STATED TASK:
Answer these questions about the kernel patch thread:
(a) Which file does the patch modify?
(b) How many insertions does the patch report?
(c) According to the patch description, why are the folios split into individual pages before freeing?
::: TEXT BLOCK
Re: [PATCH v3 3/7] mm: Split device-private and coherent folios before freeing

Zi Yan Fri, 09 Jan 2026 14:14:37 -0800

On 9 Jan 2026, at 17:11, Balbir Singh wrote:

> On 1/10/26 07:43, Zi Yan wrote:
>> On 9 Jan 2026, at 16:34, Balbir Singh wrote:
>>
>>> On 1/10/26 06:15, Zi Yan wrote:
>>>> On 9 Jan 2026, at 15:03, Matthew Brost wrote:
>>>>
>>>>> On Fri, Jan 09, 2026 at 02:23:49PM -0500, Zi Yan wrote:
>>>>>> On 9 Jan 2026, at 14:08, Matthew Brost wrote:
>>>>>>
>>>>>>> On Fri, Jan 09, 2026 at 01:53:33PM -0500, Zi Yan wrote:
>>>>>>>> On 9 Jan 2026, at 13:26, Matthew Brost wrote:
>>>>>>>>
>>>>>>>>> On Fri, Jan 09, 2026 at 12:28:22PM -0500, Zi Yan wrote:
>>>>>>>>>> On 9 Jan 2026, at 6:09, Mika Penttilä wrote:
>>>>>>>>>>
>>>>>>>>>>> Hi,
>>>>>>>>>>>
>>>>>>>>>>> On 1/9/26 10:54, Francois Dugast wrote:
>>>>>>>>>>>
>>>>>>>>>>>> From: Matthew Brost <[email protected]>
>>>>>>>>>>>>
>>>>>>>>>>>> Split device-private and coherent folios into individual pages 
>>>>>>>>>>>> before
>>>>>>>>>>>> freeing so that any order folio can be formed upon the next use of 
>>>>>>>>>>>> the
>>>>>>>>>>>> pages.
>>>>>>>>>>>>
>>>>>>>>>>>> Cc: Balbir Singh <[email protected]>
>>>>>>>>>>>> Cc: Alistair Popple <[email protected]>
>>>>>>>>>>>> Cc: Zi Yan <[email protected]>
>>>>>>>>>>>> Cc: David Hildenbrand <[email protected]>
>>>>>>>>>>>> Cc: Oscar Salvador <[email protected]>
>>>>>>>>>>>> Cc: Andrew Morton <[email protected]>
>>>>>>>>>>>> Cc: [email protected]
>>>>>>>>>>>> Cc: [email protected]
>>>>>>>>>>>> Cc: [email protected]
>>>>>>>>>>>> Signed-off-by: Matthew Brost <[email protected]>
>>>>>>>>>>>> Signed-off-by: Francois Dugast <[email protected]>
>>>>>>>>>>>> ---
>>>>>>>>>>>>  mm/memremap.c | 2 ++
>>>>>>>>>>>>  1 file changed, 2 insertions(+)
::::::
::: EXTRACTED DATA
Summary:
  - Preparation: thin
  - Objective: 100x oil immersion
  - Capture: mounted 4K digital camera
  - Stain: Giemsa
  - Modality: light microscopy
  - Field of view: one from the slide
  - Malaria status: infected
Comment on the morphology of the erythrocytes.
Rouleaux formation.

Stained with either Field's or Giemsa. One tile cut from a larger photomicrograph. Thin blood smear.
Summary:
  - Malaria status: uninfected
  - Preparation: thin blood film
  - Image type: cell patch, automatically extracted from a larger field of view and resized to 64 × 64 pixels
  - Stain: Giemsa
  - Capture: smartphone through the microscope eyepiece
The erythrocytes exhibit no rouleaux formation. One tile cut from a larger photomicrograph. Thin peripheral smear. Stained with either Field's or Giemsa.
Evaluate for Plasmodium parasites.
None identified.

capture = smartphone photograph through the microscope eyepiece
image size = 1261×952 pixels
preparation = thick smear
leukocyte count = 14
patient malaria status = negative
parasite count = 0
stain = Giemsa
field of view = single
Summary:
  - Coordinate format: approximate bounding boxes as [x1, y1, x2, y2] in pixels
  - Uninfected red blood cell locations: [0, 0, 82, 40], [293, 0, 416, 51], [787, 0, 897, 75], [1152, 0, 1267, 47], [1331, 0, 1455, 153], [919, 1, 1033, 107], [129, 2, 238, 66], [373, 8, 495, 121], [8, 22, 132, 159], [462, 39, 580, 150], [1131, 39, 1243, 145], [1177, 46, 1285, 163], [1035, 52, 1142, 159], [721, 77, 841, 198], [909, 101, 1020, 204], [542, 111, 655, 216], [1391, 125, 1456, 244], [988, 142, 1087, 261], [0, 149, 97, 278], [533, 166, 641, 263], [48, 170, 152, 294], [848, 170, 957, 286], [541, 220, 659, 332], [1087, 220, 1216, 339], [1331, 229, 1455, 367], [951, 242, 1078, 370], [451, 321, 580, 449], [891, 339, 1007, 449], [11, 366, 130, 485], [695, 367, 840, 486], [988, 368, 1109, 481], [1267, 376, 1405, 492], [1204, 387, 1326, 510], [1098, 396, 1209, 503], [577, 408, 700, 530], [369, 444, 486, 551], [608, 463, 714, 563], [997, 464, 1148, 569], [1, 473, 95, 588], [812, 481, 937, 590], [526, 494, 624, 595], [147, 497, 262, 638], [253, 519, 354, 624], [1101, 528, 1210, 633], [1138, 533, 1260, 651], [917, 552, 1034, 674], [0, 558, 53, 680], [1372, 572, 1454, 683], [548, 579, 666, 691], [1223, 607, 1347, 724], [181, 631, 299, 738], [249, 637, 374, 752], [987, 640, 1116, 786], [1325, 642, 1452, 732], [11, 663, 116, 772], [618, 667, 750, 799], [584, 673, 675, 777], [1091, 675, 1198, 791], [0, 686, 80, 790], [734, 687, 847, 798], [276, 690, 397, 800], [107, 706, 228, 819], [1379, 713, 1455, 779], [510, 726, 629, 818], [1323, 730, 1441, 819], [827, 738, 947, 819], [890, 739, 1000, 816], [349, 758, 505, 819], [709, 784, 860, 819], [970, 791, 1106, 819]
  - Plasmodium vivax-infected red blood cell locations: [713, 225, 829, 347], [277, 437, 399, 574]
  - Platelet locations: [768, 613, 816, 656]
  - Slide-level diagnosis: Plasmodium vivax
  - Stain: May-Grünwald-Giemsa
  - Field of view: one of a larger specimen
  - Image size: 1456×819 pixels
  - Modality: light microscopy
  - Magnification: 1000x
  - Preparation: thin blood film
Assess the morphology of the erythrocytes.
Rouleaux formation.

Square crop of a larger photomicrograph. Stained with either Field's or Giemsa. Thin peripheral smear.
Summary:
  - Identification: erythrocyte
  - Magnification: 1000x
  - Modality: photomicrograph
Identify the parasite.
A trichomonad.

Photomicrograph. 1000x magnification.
::::::
TASK ANSWER:
(a) mm/memremap.c
(b) 2 insertions
(c) They are split so that a folio of any order can be formed the next time the pages are used.